A tímida intervenção do ex-ministro da Saúde, Nelson Teich, na reunião ministerial, foi para alertar que não haverá retomada econômica e nem segurança para sair do isolamento social se as mortes e a pandemia não forem controladas. “Saúde é fundamental”, disse. Foi demitido poucas semanas depois.
O vírus tem “ideologia”, acredita Bolsonaro
Para Bolsonaro, a letalidade do vírus não é um fato que atinge bilhões em todo o planeta. É uma “ideologia”, uma espécie de bioterrorismo chinês, mas que no Brasil seria direcionado por governadores e prefeitos contra ele. Nos grupos bolsonaristas de Whatsapp, negacionistas alimentam essa versão paranoide, injetando fake news diárias e infectando o corpo social.
“Que os caras querem é a nossa hemorroida! É a nossa liberdade! Isso é uma verdade. O que esses caras fizeram com o vírus, esse bosta desse governador de São Paulo, esse estrume do Rio de Janeiro, entre outros, é exatamente isso. Aproveitaram o vírus, tá um bosta de um prefeito lá de Manaus agora, abrindo covas coletivas. Um bosta. Que quem não conhece a história dele, procure conhecer (…) a ideologia dele e o que ele prega. (…) Tá aproveitando agora, um clima desse, pra levar o terror no Brasil. Né?”
O isolamento social é uma “ditadura”
Os sujeitos despóticos desse capitalismo gore utilizam práticas violentas para acenar com o cumprimento de demandas imediatistas diante da possibilidade de assegurar qualquer horizonte de futuro.
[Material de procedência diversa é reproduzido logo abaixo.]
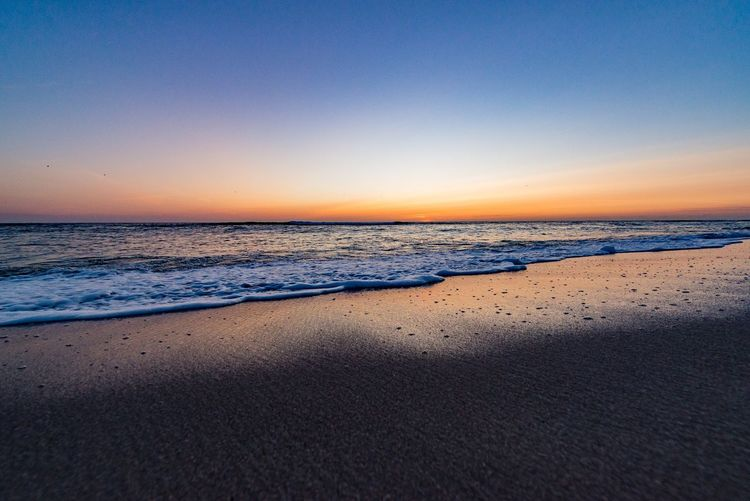 Sea Beach Scenics Sand Beauty In Nature Nature Water Sunset Shore Tranquil Scene Tranquility Horizon Over Water Clear Sky Wave No People Outdoors Sky Travel Destinations Blue Vacations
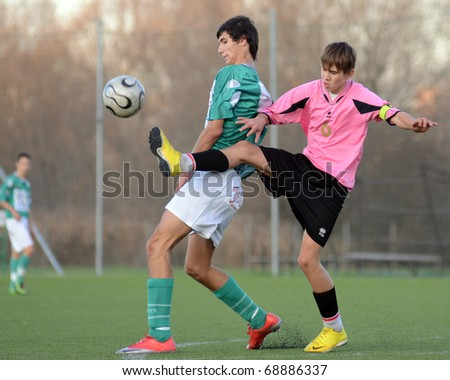 KAPOSVAR, HUNGARY - NOVEMBER 13: Bence Kovacs (in green) in action at the Hungarian National Championship under 17 game between Kaposvar and Szentlorinc November 13, 2010 in Kaposvar, Hungary.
Contra “o terror” do vírus, Bolsonaro afirma que vai armar a população para que lute contra o isolamento social, uma medida tomada em todos os países e a única capaz de achatar a curva de contaminações e diminuir o ritmo das mortes.
O presidente da República diz que vai armar o povo contra os governadores e prefeitos que defendem suas populações, contra a “ditadura” de medidas de saúde testadas no mundo inteiro. Uma inversão patética em que Bolsonaro se torna o defensor da “liberdade” dos que colocam em risco a saúde de todos.
“O que esses filha de uma égua quer, ô Weintraub, é a nossa liberdade. (…) O povo tá dentro de casa. Por isso que eu quero, ministro da Justiça e ministro da Defesa, que o povo se arme! Que é a garantia que não vai ter um filho da puta aparecer pra impor uma ditadura aqui! Que é fácil impor uma ditadura! Facílimo! Um bosta de um prefeito faz um bosta de um decreto, algema, e deixa todo mundo dentro de casa. Se tivesse armado, ia pra rua. (…) Por que que eu tô armando o povo? Porque eu não quero uma ditadura!”
Milícia política: povo + exército contra as instituições
Uma narrativa que já circula em grupos bolsonaristas de Whatsapp vem sendo testada pelo presidente da República. É a proposta de um Estado Milícia ou uma “intervenção militar democrática” com um povo armado em sua defesa. Partindo do princípio de que “o poder emana do povo”, essa narrativa denuncia como ilegítimos e corruptos o Congresso, o STF e os demais poderes e mediadores da República, que devem ser eliminados para “sanear a democracia”. Falam do Brasil como “um território tomado” que precisa de povo e armas para sustentar o Estado. A narrativa, disseminada por meio de vídeos didáticos, desqualifica todas as instituições em nome de um poder “direto” do povo, de um “povo soberano”.
Diante da “implosão das bases da civilização ocidental”, os ideólogos da extrema-direita pregam – contra o “marxismo cultural que dominou as artes, a cultura, as universidades” – que esses inimigos e espaços devem ser “destruídos” e “tomados”. A Constituição de 1988 é considerada “socialista” e uma “intervenção militar com Bolsonaro” é vista como a forma mais rápida para “limpar” as instituições (com o Congresso e o STF no topo).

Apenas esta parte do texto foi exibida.